## [WORK REQUIRED]
Nothing may be left out of the listing below but its images; repeat the rest exactly.

## [TASK DATA]
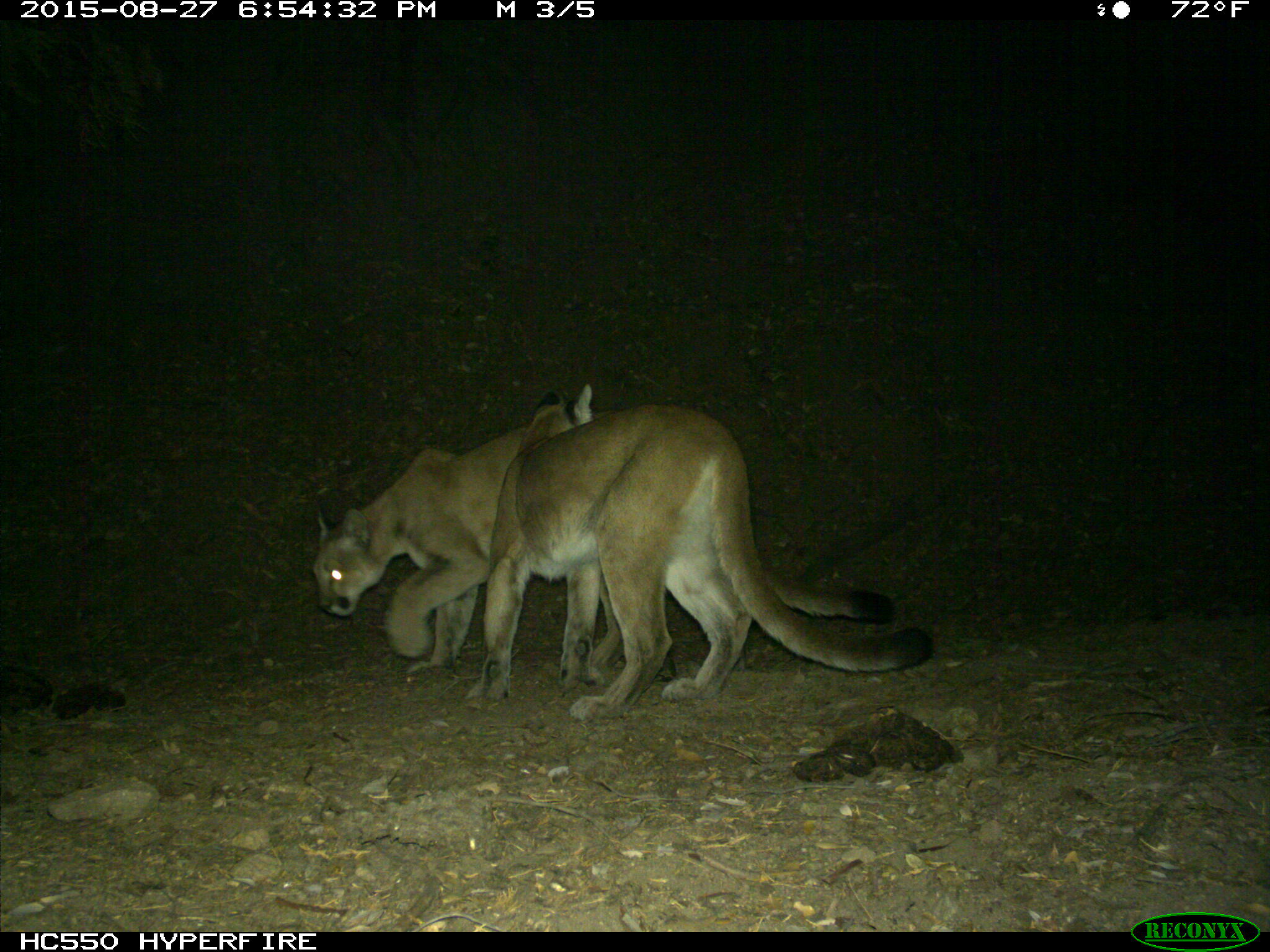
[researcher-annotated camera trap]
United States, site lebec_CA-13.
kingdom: Animalia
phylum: Chordata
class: Mammalia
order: Carnivora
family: Felidae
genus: Puma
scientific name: Puma concolor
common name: mountain lion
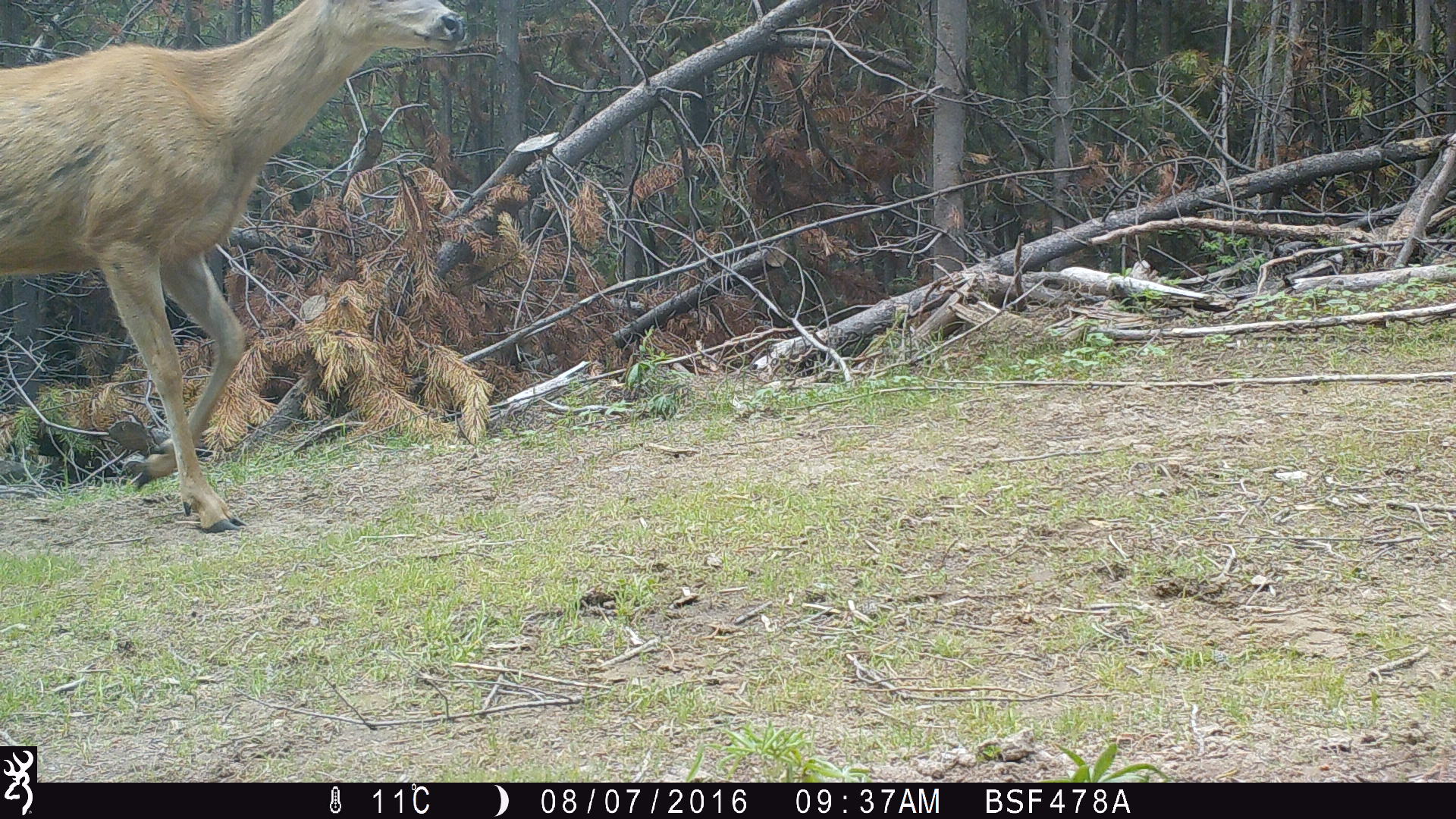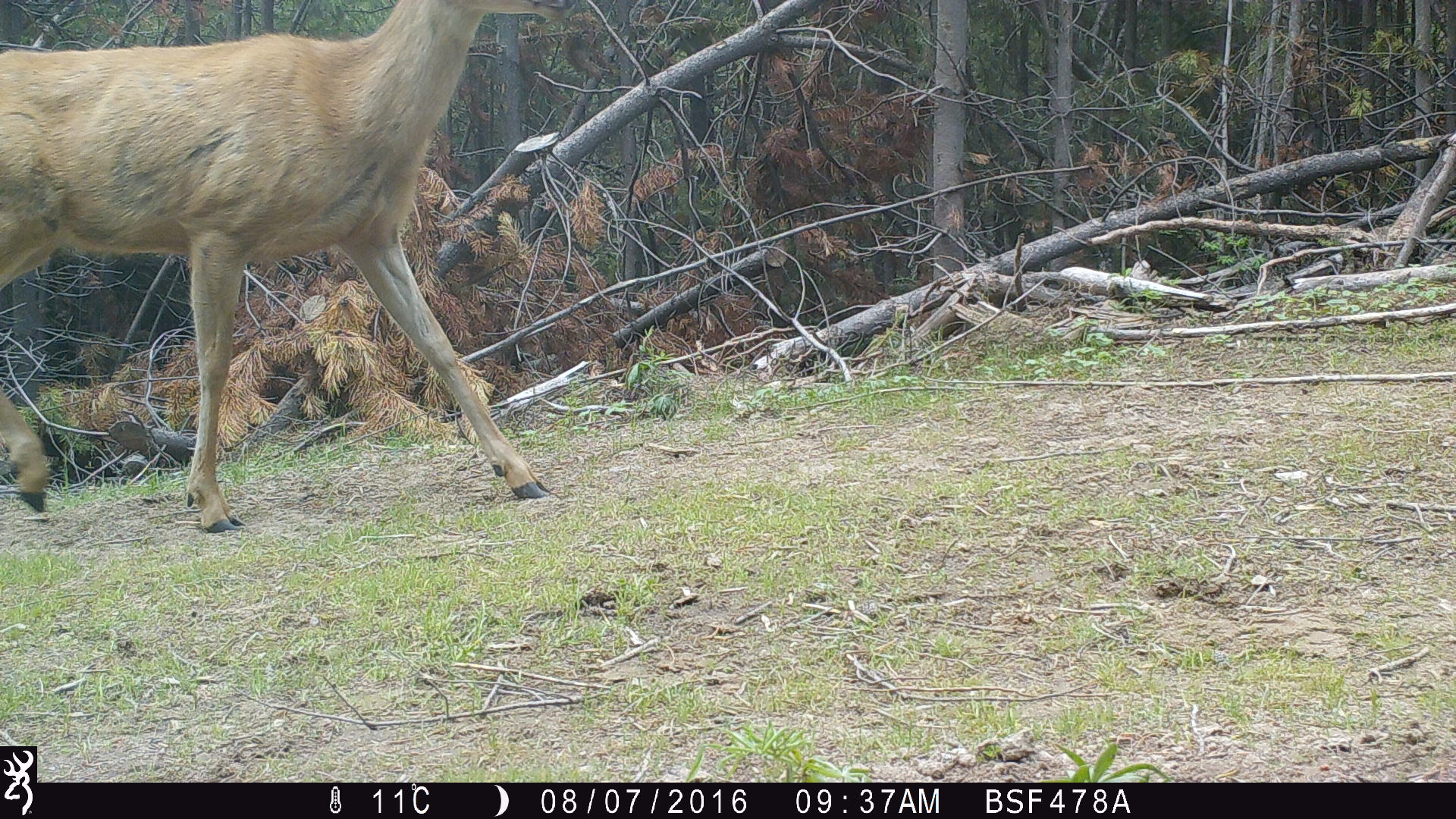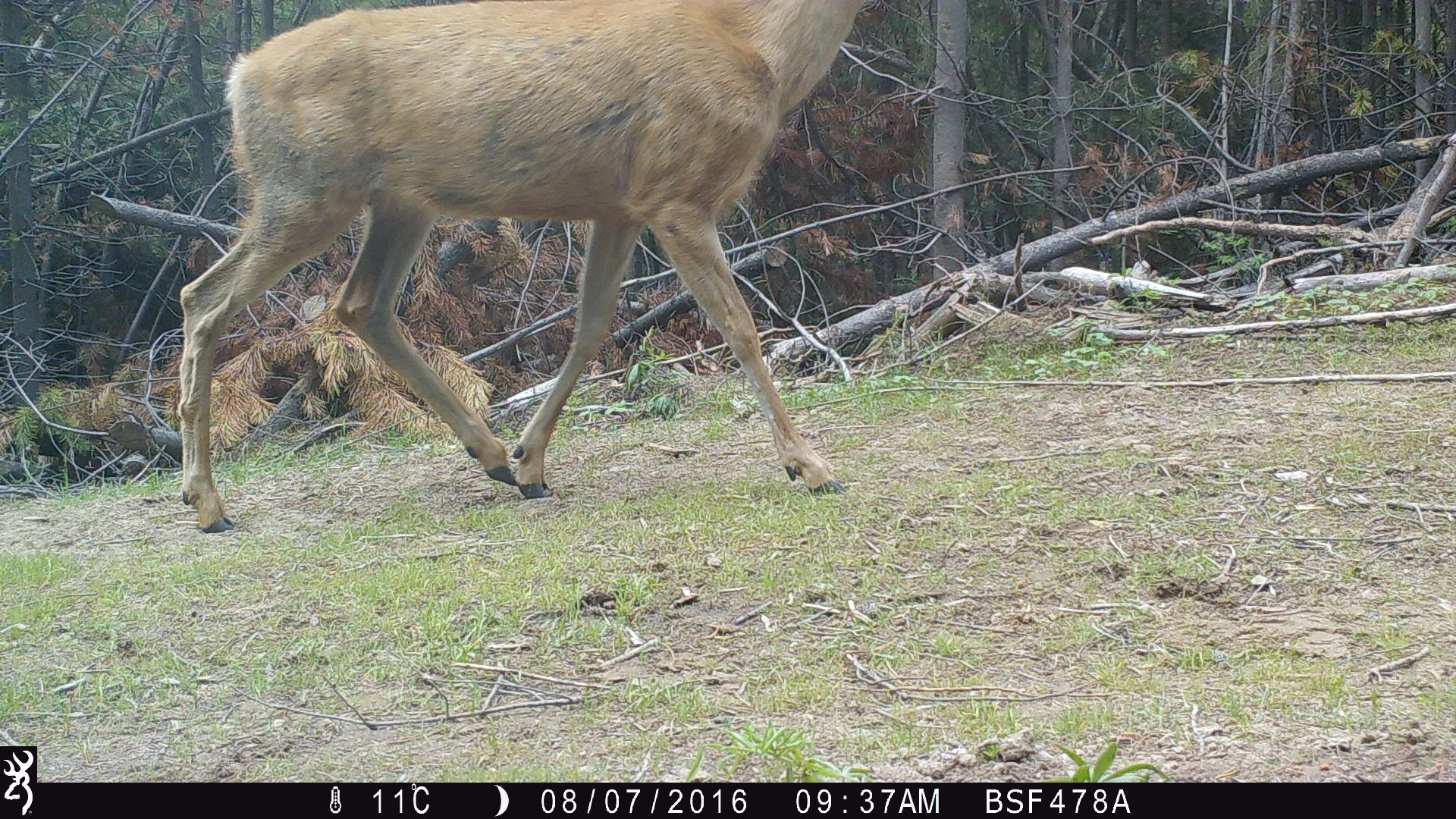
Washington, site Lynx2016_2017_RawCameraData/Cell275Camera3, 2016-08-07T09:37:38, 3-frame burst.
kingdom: Animalia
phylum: Chordata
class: Mammalia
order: Artiodactyla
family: Cervidae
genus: Odocoileus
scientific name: Odocoileus hemionus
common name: mule deer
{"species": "Odocoileus hemionus (mule deer)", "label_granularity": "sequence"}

## [SOLUTION FOR THIS PROBLEM]
[researcher-annotated camera trap]
United States, site lebec_CA-13.
kingdom: Animalia
phylum: Chordata
class: Mammalia
order: Carnivora
family: Felidae
genus: Puma
scientific name: Puma concolor
common name: mountain lion
Washington, site Lynx2016_2017_RawCameraData/Cell275Camera3, 2016-08-07T09:37:38, 3-frame burst.
kingdom: Animalia
phylum: Chordata
class: Mammalia
order: Artiodactyla
family: Cervidae
genus: Odocoileus
scientific name: Odocoileus hemionus
common name: mule deer
{"species": "Odocoileus hemionus (mule deer)", "label_granularity": "sequence"}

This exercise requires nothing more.